I am trying to use Gumbo's python wrapper to parse HTML.
My operating system is Ubuntu 14.04.3 LTS. I am using Python2.7
I have cloned the latest version of Gumbo from github.
I followed the installation steps provided on Github.
The installation of the libraries, both the C library and the python wrapper, appeared to be successful ( No error message, both printed successful messages at the end )
C library final message:
Libraries have been installed in: /usr/local/lib
Python wrapper message:
Installed /usr/local/lib/python2.7/dist-packages/gumbo-0.10.1-py2.7.egg Processing dependencies for gumbo==0.10.1 Finished processing dependencies for gumbo==0.10.1
The first problem I encountered was when I tried to open pydoc for gumbo, to better understand the library.
pydoc gumbo
produced the following error:
problem in gumbo - <type 'exceptions.OSError'>: /usr/local/lib/python2.7/dist-packages/gumbo-0.10.1-py2.7.egg/gumbo/libgumbo.so: cannot open shared object file: No such file or directory
Searching for the message yielded a single result.
It was not of much use to me.
Looking at the dist-packages directory, I noticed that libgumbo.so was not in /usr/local/lib/python2.7/dist-packages/gumbo-0.10.1-py2.7.egg/gumbo/
. All other files ( soup-adapter.py, gumboc.py, etc ) where there however.
The installation of the C library placed libgumbo.so ( and some other libraries, like libgumbo.a libgumbo.la, etc ) in /usr/local/lib
. So, as a work around, I created a simlink from .../dist-packages/gumbo-0.10.1-py2.7.egg/gumbo/
to /usr/local/lib
.
This got pydoc gumbo to work.
I tried to import gumbo and soup-adapter in the interpreter after.
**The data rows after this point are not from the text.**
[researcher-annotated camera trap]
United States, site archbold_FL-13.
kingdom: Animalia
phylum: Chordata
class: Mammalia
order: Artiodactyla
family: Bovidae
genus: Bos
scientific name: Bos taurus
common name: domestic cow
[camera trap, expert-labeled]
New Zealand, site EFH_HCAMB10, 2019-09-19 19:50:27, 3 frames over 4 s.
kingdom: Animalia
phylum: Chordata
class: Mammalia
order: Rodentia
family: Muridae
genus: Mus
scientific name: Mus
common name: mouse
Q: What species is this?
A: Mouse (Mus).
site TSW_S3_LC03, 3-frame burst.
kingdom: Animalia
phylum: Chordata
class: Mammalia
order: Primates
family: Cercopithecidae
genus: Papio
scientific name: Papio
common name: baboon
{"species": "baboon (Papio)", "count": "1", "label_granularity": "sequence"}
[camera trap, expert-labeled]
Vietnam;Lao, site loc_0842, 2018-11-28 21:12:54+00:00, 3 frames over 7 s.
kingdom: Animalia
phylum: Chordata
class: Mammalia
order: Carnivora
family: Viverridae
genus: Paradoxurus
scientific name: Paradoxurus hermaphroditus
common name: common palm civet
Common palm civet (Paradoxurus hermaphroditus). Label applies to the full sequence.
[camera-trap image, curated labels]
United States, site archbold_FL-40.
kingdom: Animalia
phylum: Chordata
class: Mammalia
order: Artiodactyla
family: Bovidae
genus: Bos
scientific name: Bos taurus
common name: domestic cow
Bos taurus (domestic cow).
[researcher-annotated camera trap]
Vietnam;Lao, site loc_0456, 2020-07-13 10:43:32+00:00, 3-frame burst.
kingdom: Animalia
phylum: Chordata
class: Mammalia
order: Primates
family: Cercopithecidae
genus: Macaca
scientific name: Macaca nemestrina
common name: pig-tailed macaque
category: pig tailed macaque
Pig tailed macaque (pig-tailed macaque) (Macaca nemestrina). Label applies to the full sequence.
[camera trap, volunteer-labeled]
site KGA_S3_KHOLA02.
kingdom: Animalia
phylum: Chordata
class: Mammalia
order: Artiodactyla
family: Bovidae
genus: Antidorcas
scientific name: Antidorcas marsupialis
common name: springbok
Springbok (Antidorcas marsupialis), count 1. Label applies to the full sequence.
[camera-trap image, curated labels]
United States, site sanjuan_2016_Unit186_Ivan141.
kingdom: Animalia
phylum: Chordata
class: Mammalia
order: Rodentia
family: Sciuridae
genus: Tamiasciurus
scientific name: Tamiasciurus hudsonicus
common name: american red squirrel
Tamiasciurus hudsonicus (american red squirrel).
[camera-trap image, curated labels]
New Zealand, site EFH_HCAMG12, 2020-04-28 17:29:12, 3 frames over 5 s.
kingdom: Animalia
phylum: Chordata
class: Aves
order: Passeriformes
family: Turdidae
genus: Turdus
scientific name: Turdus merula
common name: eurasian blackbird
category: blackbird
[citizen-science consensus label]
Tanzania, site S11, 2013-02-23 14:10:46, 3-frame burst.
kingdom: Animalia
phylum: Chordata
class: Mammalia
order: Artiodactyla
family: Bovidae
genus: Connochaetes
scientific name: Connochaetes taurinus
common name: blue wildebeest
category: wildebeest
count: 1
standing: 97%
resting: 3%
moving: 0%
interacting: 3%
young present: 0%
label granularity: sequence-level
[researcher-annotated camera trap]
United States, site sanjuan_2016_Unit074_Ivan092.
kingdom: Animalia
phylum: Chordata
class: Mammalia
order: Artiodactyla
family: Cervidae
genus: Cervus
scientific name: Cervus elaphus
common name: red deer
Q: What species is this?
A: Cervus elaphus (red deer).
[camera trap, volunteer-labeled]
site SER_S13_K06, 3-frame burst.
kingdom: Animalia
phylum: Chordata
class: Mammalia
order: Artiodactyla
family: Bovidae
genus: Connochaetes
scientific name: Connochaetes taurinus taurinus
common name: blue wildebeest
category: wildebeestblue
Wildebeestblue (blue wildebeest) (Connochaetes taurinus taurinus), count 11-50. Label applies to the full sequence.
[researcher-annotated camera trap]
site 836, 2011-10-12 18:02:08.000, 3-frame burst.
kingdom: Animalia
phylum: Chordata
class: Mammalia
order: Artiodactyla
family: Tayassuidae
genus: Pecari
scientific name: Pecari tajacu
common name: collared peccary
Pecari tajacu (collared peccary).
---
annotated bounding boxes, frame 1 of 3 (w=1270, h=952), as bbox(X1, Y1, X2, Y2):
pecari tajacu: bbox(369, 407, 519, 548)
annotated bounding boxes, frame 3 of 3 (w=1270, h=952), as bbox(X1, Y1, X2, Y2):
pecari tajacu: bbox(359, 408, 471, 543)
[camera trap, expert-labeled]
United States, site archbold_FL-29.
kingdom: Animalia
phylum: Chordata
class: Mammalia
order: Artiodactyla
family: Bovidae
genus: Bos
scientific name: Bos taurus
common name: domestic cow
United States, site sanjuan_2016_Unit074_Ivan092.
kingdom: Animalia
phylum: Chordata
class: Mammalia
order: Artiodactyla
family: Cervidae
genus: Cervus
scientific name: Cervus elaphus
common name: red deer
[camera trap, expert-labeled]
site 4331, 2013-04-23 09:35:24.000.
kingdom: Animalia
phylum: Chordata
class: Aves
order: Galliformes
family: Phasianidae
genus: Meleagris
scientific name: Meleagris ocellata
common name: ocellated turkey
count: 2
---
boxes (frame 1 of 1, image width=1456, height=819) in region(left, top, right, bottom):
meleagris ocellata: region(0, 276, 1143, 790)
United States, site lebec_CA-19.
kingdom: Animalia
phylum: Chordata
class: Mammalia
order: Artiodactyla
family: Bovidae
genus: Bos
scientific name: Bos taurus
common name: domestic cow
I received the following error:
import soup_adapter
Traceback (most recent call last):
File "<stdin>", line 1, in <module>
File "soup_adapter.py", line 26, in <module>
import gumboc
File "gumboc.py", line 44, in <module>
os.path.dirname(__file__), _name_of_lib))
File "/usr/lib/python2.7/ctypes/__init__.py", line 443, in LoadLibrary
return self._dlltype(name)
File "/usr/lib/python2.7/ctypes/__init__.py", line 365, in __init__
self._handle = _dlopen(self._name, mode)
OSError: libgumbo.so: cannot open shared object file: No such file or directory
I am not sure how to proceed or how exactly to get gumbo to work.